Provided data:

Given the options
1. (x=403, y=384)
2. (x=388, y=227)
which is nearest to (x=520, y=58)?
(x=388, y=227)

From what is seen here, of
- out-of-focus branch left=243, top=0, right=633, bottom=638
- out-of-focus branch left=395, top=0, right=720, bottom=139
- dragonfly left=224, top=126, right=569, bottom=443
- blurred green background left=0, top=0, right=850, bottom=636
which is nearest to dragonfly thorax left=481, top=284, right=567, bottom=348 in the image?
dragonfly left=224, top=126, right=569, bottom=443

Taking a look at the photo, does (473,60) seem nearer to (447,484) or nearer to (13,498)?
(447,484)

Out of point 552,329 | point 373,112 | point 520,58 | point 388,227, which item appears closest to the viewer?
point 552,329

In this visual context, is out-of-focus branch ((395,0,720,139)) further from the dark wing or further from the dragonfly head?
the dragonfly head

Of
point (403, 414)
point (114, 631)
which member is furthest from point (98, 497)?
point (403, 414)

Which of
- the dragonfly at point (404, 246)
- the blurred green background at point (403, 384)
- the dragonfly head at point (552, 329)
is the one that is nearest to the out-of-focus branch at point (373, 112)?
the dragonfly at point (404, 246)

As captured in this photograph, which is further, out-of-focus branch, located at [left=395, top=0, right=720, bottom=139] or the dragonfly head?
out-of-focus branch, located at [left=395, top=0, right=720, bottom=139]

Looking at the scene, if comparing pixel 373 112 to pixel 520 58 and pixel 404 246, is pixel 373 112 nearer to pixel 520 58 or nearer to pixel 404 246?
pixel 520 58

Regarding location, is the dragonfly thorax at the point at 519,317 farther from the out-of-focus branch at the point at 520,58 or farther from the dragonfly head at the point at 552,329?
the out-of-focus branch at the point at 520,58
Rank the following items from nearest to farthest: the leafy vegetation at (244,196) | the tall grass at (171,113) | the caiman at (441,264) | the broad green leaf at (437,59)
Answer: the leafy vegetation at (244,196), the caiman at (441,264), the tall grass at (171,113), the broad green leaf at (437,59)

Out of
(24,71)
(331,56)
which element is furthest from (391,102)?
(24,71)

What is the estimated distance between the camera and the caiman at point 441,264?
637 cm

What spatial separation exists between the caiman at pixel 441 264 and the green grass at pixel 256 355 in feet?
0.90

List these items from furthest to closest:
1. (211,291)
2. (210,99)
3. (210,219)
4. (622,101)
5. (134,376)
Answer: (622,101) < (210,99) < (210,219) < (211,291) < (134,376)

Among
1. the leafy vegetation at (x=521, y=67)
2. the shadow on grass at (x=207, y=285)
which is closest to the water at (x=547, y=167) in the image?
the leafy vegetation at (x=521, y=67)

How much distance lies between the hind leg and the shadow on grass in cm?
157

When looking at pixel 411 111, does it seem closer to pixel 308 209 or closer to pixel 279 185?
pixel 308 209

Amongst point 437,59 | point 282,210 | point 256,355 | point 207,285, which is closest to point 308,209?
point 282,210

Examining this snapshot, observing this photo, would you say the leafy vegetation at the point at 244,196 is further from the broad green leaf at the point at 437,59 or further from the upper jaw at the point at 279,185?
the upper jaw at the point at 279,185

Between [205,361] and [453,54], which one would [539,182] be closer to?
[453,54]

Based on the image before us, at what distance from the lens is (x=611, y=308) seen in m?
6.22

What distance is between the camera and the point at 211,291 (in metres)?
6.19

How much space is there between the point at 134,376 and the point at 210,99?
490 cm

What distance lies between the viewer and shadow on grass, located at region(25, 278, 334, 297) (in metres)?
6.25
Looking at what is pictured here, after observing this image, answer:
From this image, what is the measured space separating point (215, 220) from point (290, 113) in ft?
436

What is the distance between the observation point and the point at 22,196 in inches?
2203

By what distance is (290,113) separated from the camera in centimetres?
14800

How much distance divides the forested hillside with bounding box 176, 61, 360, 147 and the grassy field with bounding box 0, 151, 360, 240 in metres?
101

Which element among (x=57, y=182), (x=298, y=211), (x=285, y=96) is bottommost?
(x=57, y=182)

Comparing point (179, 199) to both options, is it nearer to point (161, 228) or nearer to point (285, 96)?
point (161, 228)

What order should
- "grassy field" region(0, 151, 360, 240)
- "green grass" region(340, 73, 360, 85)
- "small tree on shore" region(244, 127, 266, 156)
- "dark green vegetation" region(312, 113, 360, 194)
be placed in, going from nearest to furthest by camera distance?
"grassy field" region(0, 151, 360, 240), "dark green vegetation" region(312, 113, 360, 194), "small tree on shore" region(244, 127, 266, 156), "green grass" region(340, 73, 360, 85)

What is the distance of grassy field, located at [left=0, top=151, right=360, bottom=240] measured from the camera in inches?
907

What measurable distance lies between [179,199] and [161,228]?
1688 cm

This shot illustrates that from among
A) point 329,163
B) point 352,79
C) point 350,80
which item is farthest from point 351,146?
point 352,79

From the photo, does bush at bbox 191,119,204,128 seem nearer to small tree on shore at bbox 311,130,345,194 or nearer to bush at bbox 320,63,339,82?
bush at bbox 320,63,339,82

What the task asks: Could you return all of the lines above, word for word and in the same order, with no changes?

Written response:
Given the options
1. (x=403, y=384)
2. (x=388, y=227)
which is nearest to (x=520, y=58)?
(x=388, y=227)

From what is seen here, of
- out-of-focus branch left=243, top=0, right=633, bottom=638
- out-of-focus branch left=395, top=0, right=720, bottom=139
- dragonfly left=224, top=126, right=569, bottom=443
- blurred green background left=0, top=0, right=850, bottom=636
which is nearest to dragonfly thorax left=481, top=284, right=567, bottom=348 in the image?
dragonfly left=224, top=126, right=569, bottom=443

Taking a look at the photo, does (473,60) seem nearer to (447,484) or nearer to (13,498)?
(447,484)

Out of point 552,329 | point 373,112 | point 520,58 | point 388,227, which item appears closest to the viewer?
point 552,329

In this visual context, is out-of-focus branch ((395,0,720,139)) further from the dark wing or further from the dragonfly head?
the dragonfly head

Of
point (403, 414)
point (114, 631)
which member is furthest from point (98, 497)?
point (403, 414)

Which of
- the dragonfly at point (404, 246)
- the blurred green background at point (403, 384)
- the dragonfly head at point (552, 329)
is the one that is nearest to the out-of-focus branch at point (373, 112)?
the dragonfly at point (404, 246)

As captured in this photograph, which is further, out-of-focus branch, located at [left=395, top=0, right=720, bottom=139] or the dragonfly head?
out-of-focus branch, located at [left=395, top=0, right=720, bottom=139]

Looking at the scene, if comparing pixel 373 112 to pixel 520 58 and pixel 404 246, is pixel 373 112 nearer to pixel 520 58 or nearer to pixel 404 246?
pixel 520 58

Regarding location, is the dragonfly thorax at the point at 519,317 farther from the out-of-focus branch at the point at 520,58 or farther from the dragonfly head at the point at 552,329?
the out-of-focus branch at the point at 520,58
Rank the following items from nearest to farthest: the leafy vegetation at (244,196) | the tall grass at (171,113) | the caiman at (441,264) | the broad green leaf at (437,59)
Answer: the leafy vegetation at (244,196), the caiman at (441,264), the tall grass at (171,113), the broad green leaf at (437,59)

Out of
(24,71)
(331,56)
which element is furthest from (391,102)?
(24,71)

What is the estimated distance between the camera and the caiman at point 441,264?
637 cm

What spatial separation exists between the caiman at pixel 441 264 and the green grass at pixel 256 355 in feet?
0.90

List these items from furthest to closest:
1. (211,291)
2. (210,99)
3. (210,219)
4. (622,101)
5. (134,376)
Answer: (622,101) < (210,99) < (210,219) < (211,291) < (134,376)

Among
1. the leafy vegetation at (x=521, y=67)
2. the shadow on grass at (x=207, y=285)
which is closest to the water at (x=547, y=167) in the image?
the leafy vegetation at (x=521, y=67)

How much distance lies between the hind leg and the shadow on grass in cm?
157

When looking at pixel 411 111, does it seem closer to pixel 308 209 or closer to pixel 279 185?
pixel 308 209

Amongst point 437,59 | point 282,210 | point 256,355 | point 207,285, which is closest to point 308,209?
point 282,210

Examining this snapshot, observing this photo, would you say the leafy vegetation at the point at 244,196 is further from the broad green leaf at the point at 437,59 or further from the upper jaw at the point at 279,185?
the upper jaw at the point at 279,185

Between [205,361] and [453,54], which one would [539,182] be closer to?
[453,54]

Based on the image before us, at what distance from the lens is (x=611, y=308) seen in m?
6.22

What distance is between the camera and the point at 211,291 (in metres)?
6.19

How much space is there between the point at 134,376 and the point at 210,99?
490 cm

What distance lies between the viewer and shadow on grass, located at region(25, 278, 334, 297) (in metres)?
6.25
Looking at what is pictured here, after observing this image, answer:
From this image, what is the measured space separating point (215, 220) from point (290, 113) in ft?
436

What is the distance between the observation point and the point at 22,196 in inches?
2203

By what distance is (290,113) separated from the camera in centimetres?
14800

How much distance divides the forested hillside with bounding box 176, 61, 360, 147 and the grassy field with bounding box 0, 151, 360, 240 in metres?
101

Which element among (x=57, y=182), (x=298, y=211), (x=285, y=96) is bottommost?
(x=57, y=182)

Comparing point (179, 199) to both options, is it nearer to point (161, 228) or nearer to point (285, 96)?
point (161, 228)

What order should
- "grassy field" region(0, 151, 360, 240)
- "green grass" region(340, 73, 360, 85)
- "small tree on shore" region(244, 127, 266, 156)
- "dark green vegetation" region(312, 113, 360, 194)
be placed in, going from nearest to furthest by camera distance?
"grassy field" region(0, 151, 360, 240), "dark green vegetation" region(312, 113, 360, 194), "small tree on shore" region(244, 127, 266, 156), "green grass" region(340, 73, 360, 85)

What is the distance of grassy field, located at [left=0, top=151, right=360, bottom=240] measured from the camera in inches?
907

What measurable distance lies between [179,199] and [161,228]?
1688 cm

This shot illustrates that from among
A) point 329,163
B) point 352,79
C) point 350,80
which item is farthest from point 351,146?
point 352,79

From the photo, does bush at bbox 191,119,204,128 seem nearer to small tree on shore at bbox 311,130,345,194 or nearer to bush at bbox 320,63,339,82?
bush at bbox 320,63,339,82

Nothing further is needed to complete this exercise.